Posted by Steve | July 19, 2008, 7:19 pmYou’re right that the analogy isn’t perfect. What I meant to show was that there was precedent for respecting someone’s deeply-held convictions provided there wasn’t undue hardship to others.
We’re mostly on the same page, I think. I’m certainly against the bill described because it does seem likely to cause undue hardship. But it does seem to me that someone who cannot in good conscience perform an abortion ought to still be able to be a doctor. Paving it over as a matter of “the job description includes abortions” strikes me as needlessly restrictive. Most jobs generally require consistent attendance, but summarily dismissing any woman who needs to take time off after childbirth is still needlessly discriminatory.
Just as there’s a place for female professionals who want to have children, there’s a place for pro-life doctors. There’s enough non-abortion work in any hospital to justify the employment of doctors who don’t perform them. The lack of flexibility may justify a slightly smaller paycheck, but I don’t see why otherwise qualified individuals ought to be turned away because they won’t provide one particular sort of treatment.

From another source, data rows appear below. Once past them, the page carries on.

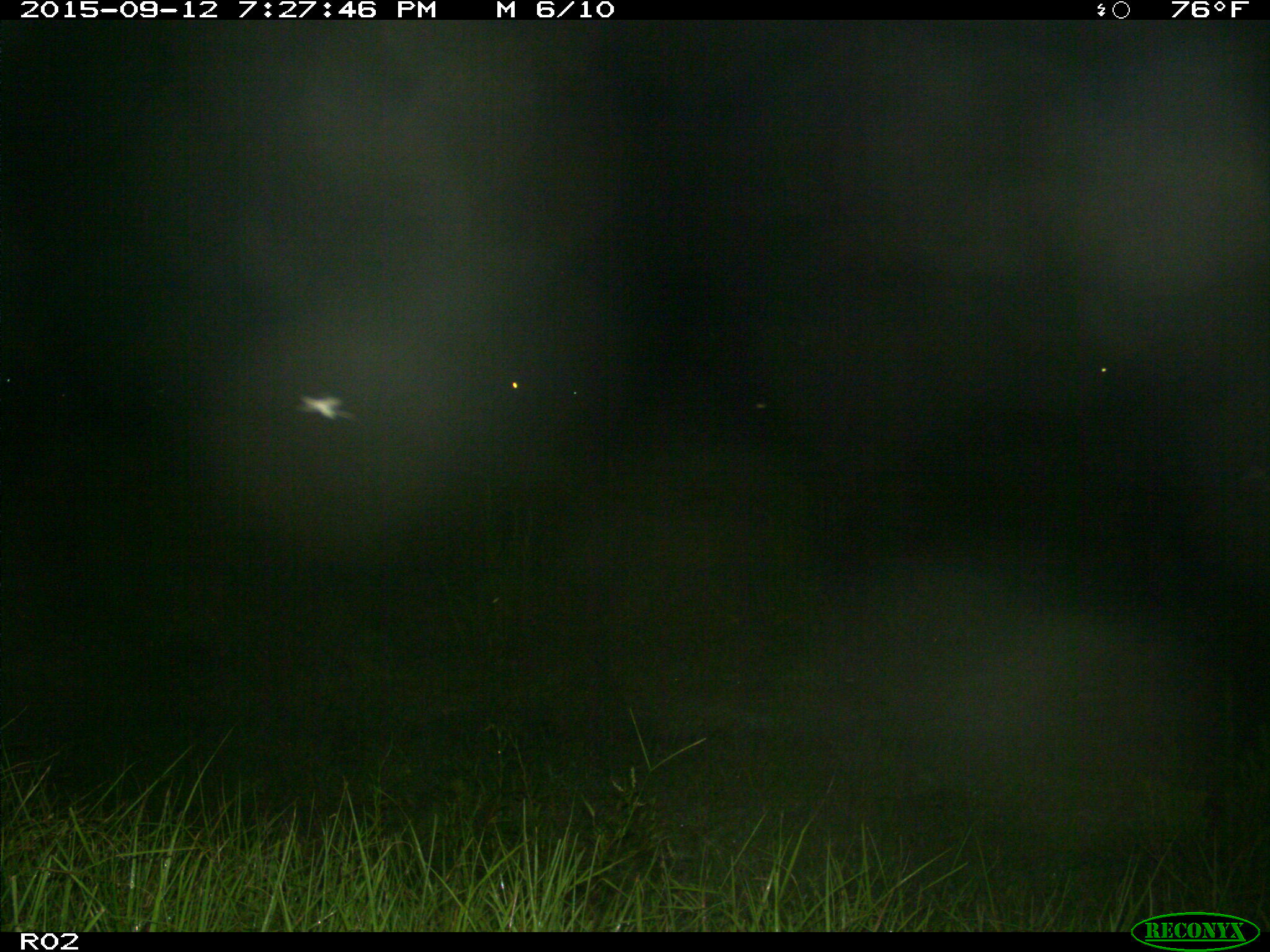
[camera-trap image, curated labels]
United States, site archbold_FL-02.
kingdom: Animalia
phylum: Chordata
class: Mammalia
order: Artiodactyla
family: Bovidae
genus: Bos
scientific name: Bos taurus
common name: domestic cow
Bos taurus (domestic cow).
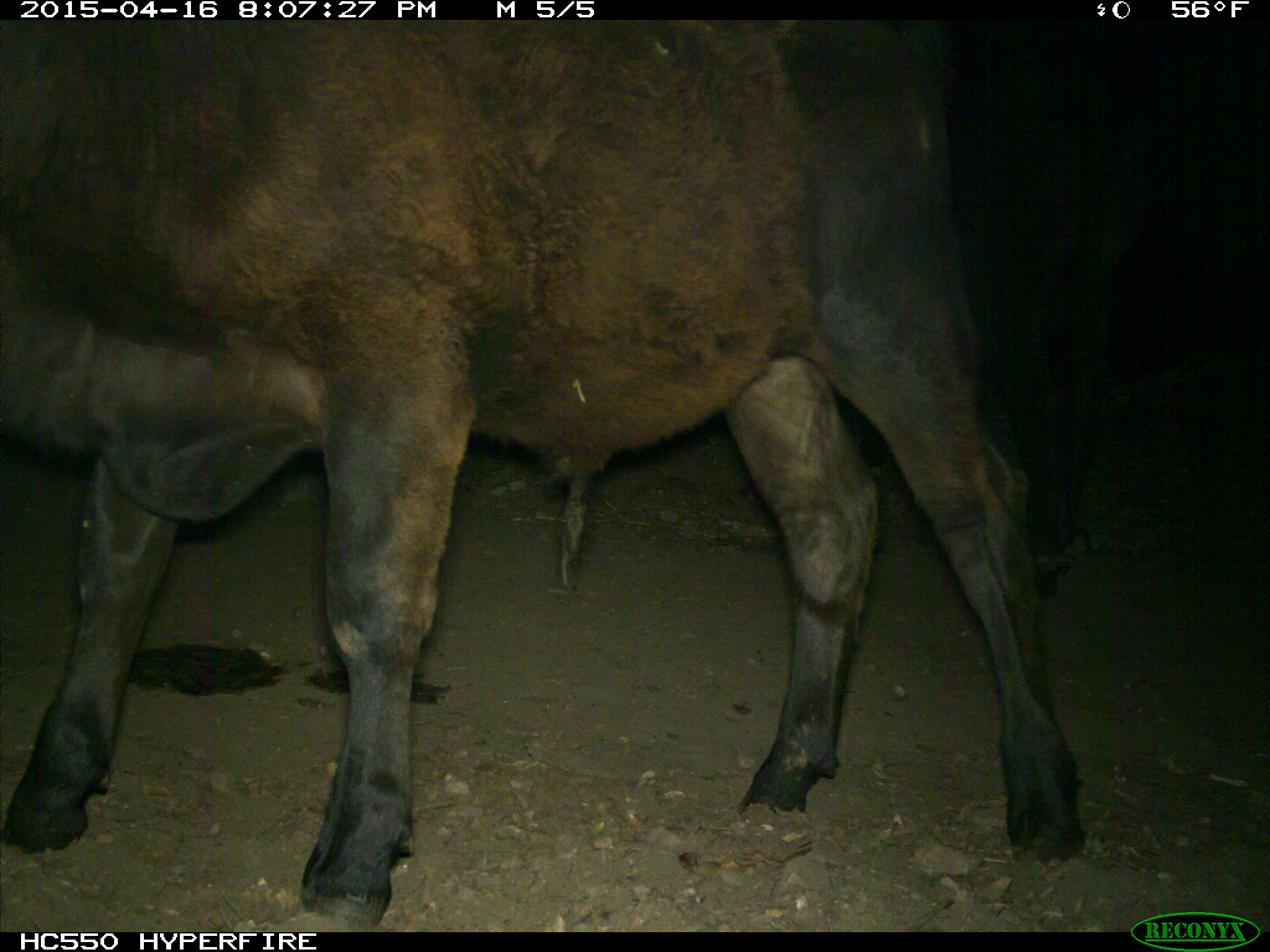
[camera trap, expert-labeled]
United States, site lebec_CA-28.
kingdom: Animalia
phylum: Chordata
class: Mammalia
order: Artiodactyla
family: Bovidae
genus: Bos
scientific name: Bos taurus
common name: domestic cow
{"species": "Bos taurus (domestic cow)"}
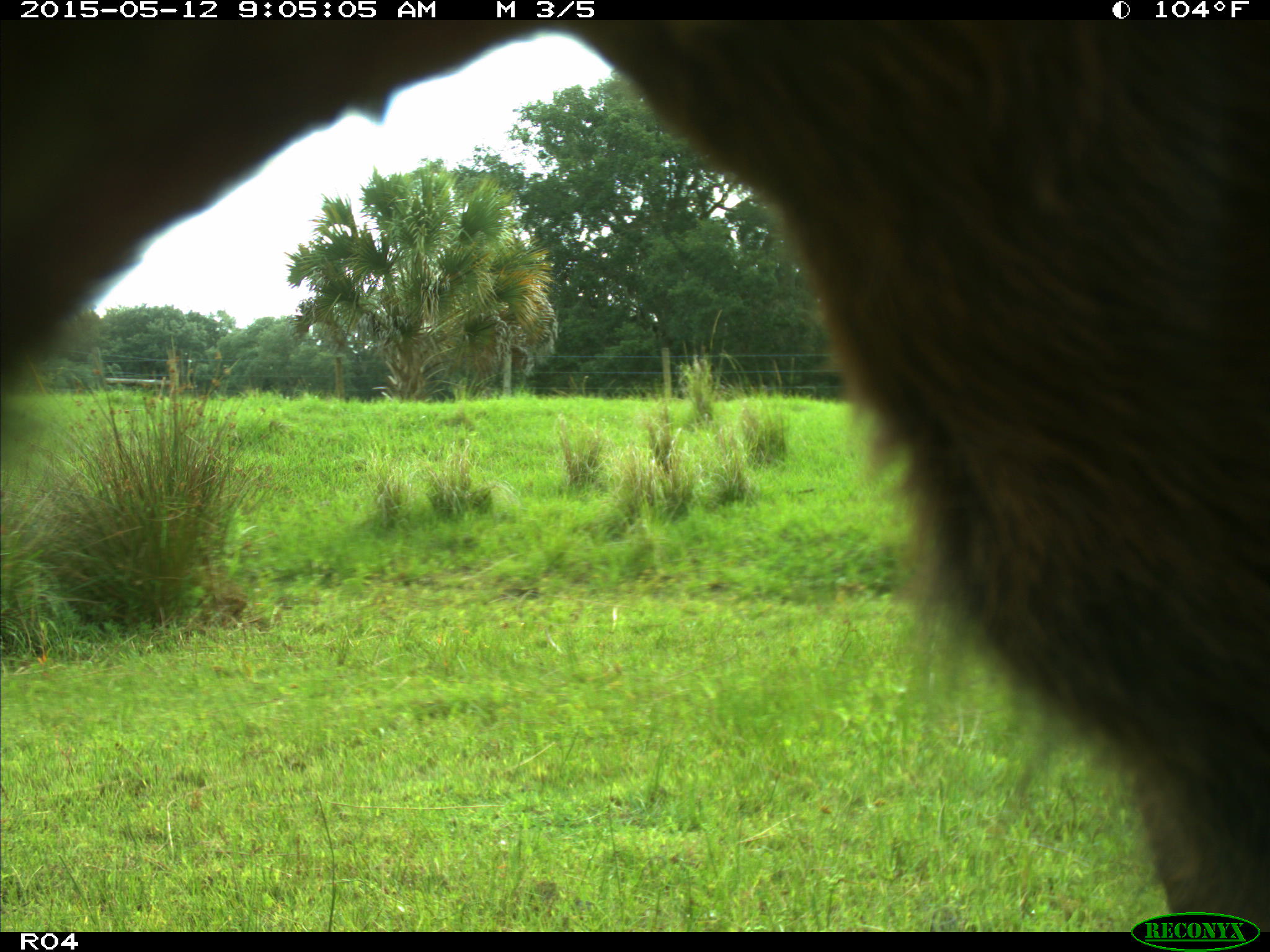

I’d agree with you that a pharmacy ought not to hire someone against filling birth control prescriptions if that person is ever going to be the only employee available – it strikes me as perfectly sensible discrimination. Likewise, if you needed just one person to fill a sensitive position day in and day out, you’d be fully justified in stipulating that maternity leave wouldn’t be available. But, if your pharmacy has multiple employees, and if at least one is always present who is willing to fill birth control prescriptions, I don’t see the problem in having others who won’t. I don’t think the slight gain in efficiency justifies shutting a large number of people out of these jobs.
The distinction between the above sorts of cases and a doctor who refuses to prescribe psychiatric medication is that the latter isn’t something that patients can reasonably take into account beforehand. Everyone knows what an abortion is – you don’t need a doctor to explain the alternatives to childbirth – and the patients for whom abortion is a relevant procedure can be easily distinguished. A hospital could fairly infallibly make sure that an anti-abortion doctor simply never had anything to do with a patient who might consider an abortion, but that’s a much harder trick to pull off with psychiatric medication. Barring devout Scientologists from medical professions results in a much greater increase in efficiency relative to the harm to job-seekers involved.